Сетевые драйверы в Docker

Для того, чтобы работать с сетью Docker необходимы драйверы. Имеется несколько драйверов по умолчанию, которые обеспечивают основной функционал по работе с сетью:

• none: отключение всех сетевых ресурсов.

• bridge: сетевой драйвер по умолчанию. По сути, это мост между контейнером и хостовой машиной. Мостовые сети обычно используются, когда приложения выполняются в автономных контейнерах, которые должны взаимодействовать друг с другом.

• host: для автономных контейнеров устраняется сетевая изолированность между контейнером и хостом Docker и напрямую используются сетевые ресурсы хоста.

• overlay: наложенные сети соединяют несколько демонов Docker.

• macvlan: сети Macvlan позволяют присваивать контейнеру MAC-адрес, благодаря чему он выглядит как физическое устройство в сети.

Смотрим настройки

Для начала посмотрим, какие именно настройки сети у нас имеются. Сделать это можно с помощью следующей команды:

docker network ls

Картинка с сайта: habr.com

Как видно, Docker назначает сетям идентификаторы по аналогии с идентификаторами для контейнеров.

Если мы хотим посмотреть более подробную информацию о той или иной сети, мы можем прибегнуть к помощи следующей команды:

docker network inspect [OPTIONS] NETWORK [NETWORK...]

Подробнее мы можем посмотреть настройки для каждой сети.

$ docker network inspect none

$ docker network inspect bridge

$ docker network inspect host

Посмотрим пример для bridge:

Картинка с сайта: habr.com

Как видно, в настройках уже указаны подсеть, шлюз по умолчанию и другие параметры. Далее поговорим, о том, что из себя представляет каждый из драйверов.

Драйвер, которого нет

Иногда, контейнер должен функционировать в полностью изолированной среде. То есть, нам не требуется сетевой стек в контейнере. В таком случае, при запуске контейнера необходимо использовать флаг —network none. Результатом работы этой команды будет создание устройства loopback.

Посмотрим на примере:

Картинка с сайта: habr.com

Как видно, мы не можем выбраться за пределы контейнера и пропинговать внешние ресурсы.

Режим моста

Более интересным с практической точки зрения является использование режима моста.  Для работы с драйвером Bridge необходимо предварительно установить необходимые плагины:

$ sudo apt-get update -y

$ sudo apt-get install bridge-utils

Мостовая сеть обеспечивает взаимодействие подключенных к ней контейнеров. Соответственно, устройство Bridge перенаправляет трафик между сегментами сети. При этом, важной особенностью мостовой сети является то, что здесь обеспечивается изоляция от контейнеров, которые не подключены к данной мостовой сети. Тем самым мы получаем выделенную сеть, внутри которой контейнеры могут функционировать беспрепятственно, но которые защищены от взаимодействия с внешними контейнерами. Для того, чтобы находиться в одной мостовой сети, контейнеры должны выполняться на одном и том же хосте демона Docker.
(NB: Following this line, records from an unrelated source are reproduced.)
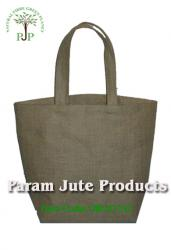 Personalized Tote Bags wholesale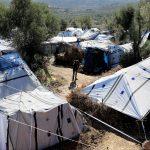 اتهامات للحكومة الأسترالية بتبني «سياسة ظالمة» بخصوص إعادة توطين اللاجئين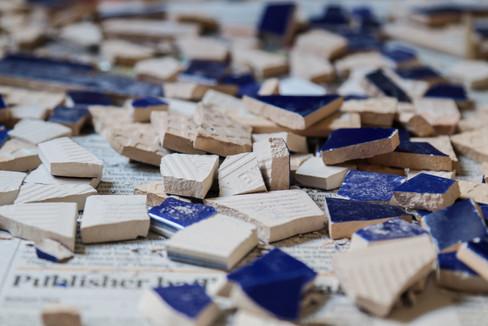 tiles-2086615_1920.jpg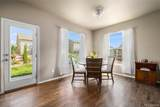 6050 Traditions Drive - Photo 11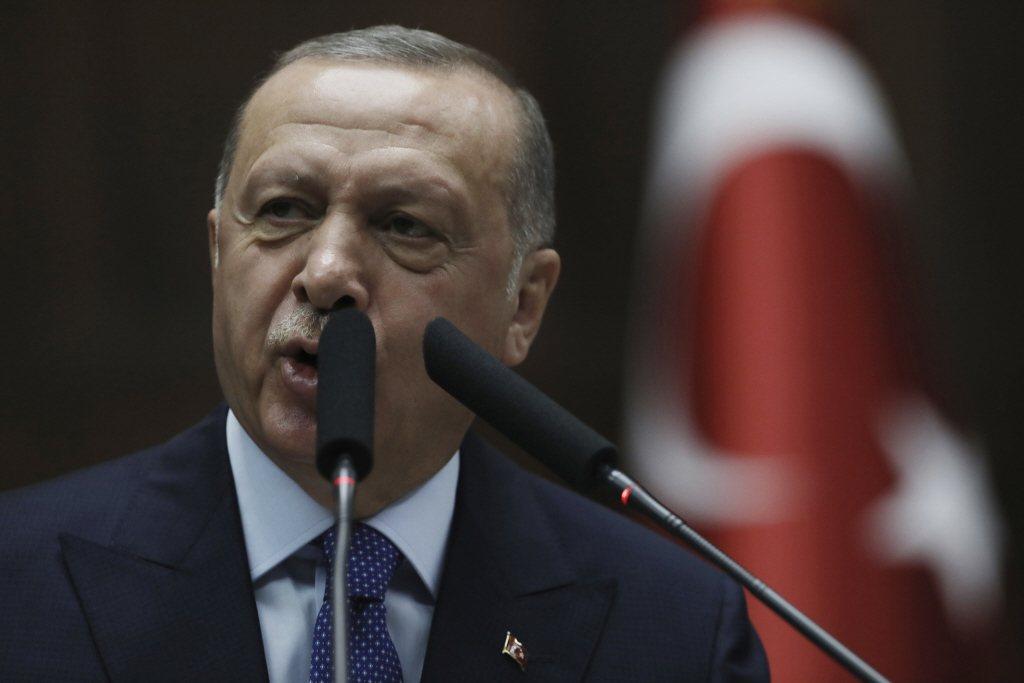 土耳其總統艾爾段。美聯社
Однако, важно понимать, что сетевые параметры мостовой сети по умолчанию изменить нельзя. Запущенные контейнеры подключаются к мостовой сети bridge по умолчанию, если не указано иное. Это влечет за собой определенный риск, поскольку несвязанные стеки/сервисы/контейнеры могут начать взаимодействовать друг с другом.

Но пользователь может создать собственный мост. Вернее, пользователь может создать множество мостов, и эти мосты, определяемые пользователем, обеспечивают автоматическое определение DNS между контейнерами. Важным аспектом использования пользовательских мостов является их лучшая, по сравнению с мостами по умолчанию изолированность. При необходимости можно быстро подключать контейнеры к пользовательским сетям и отключать их от них. И для каждой пользовательской сети создается свой настраиваемый мост.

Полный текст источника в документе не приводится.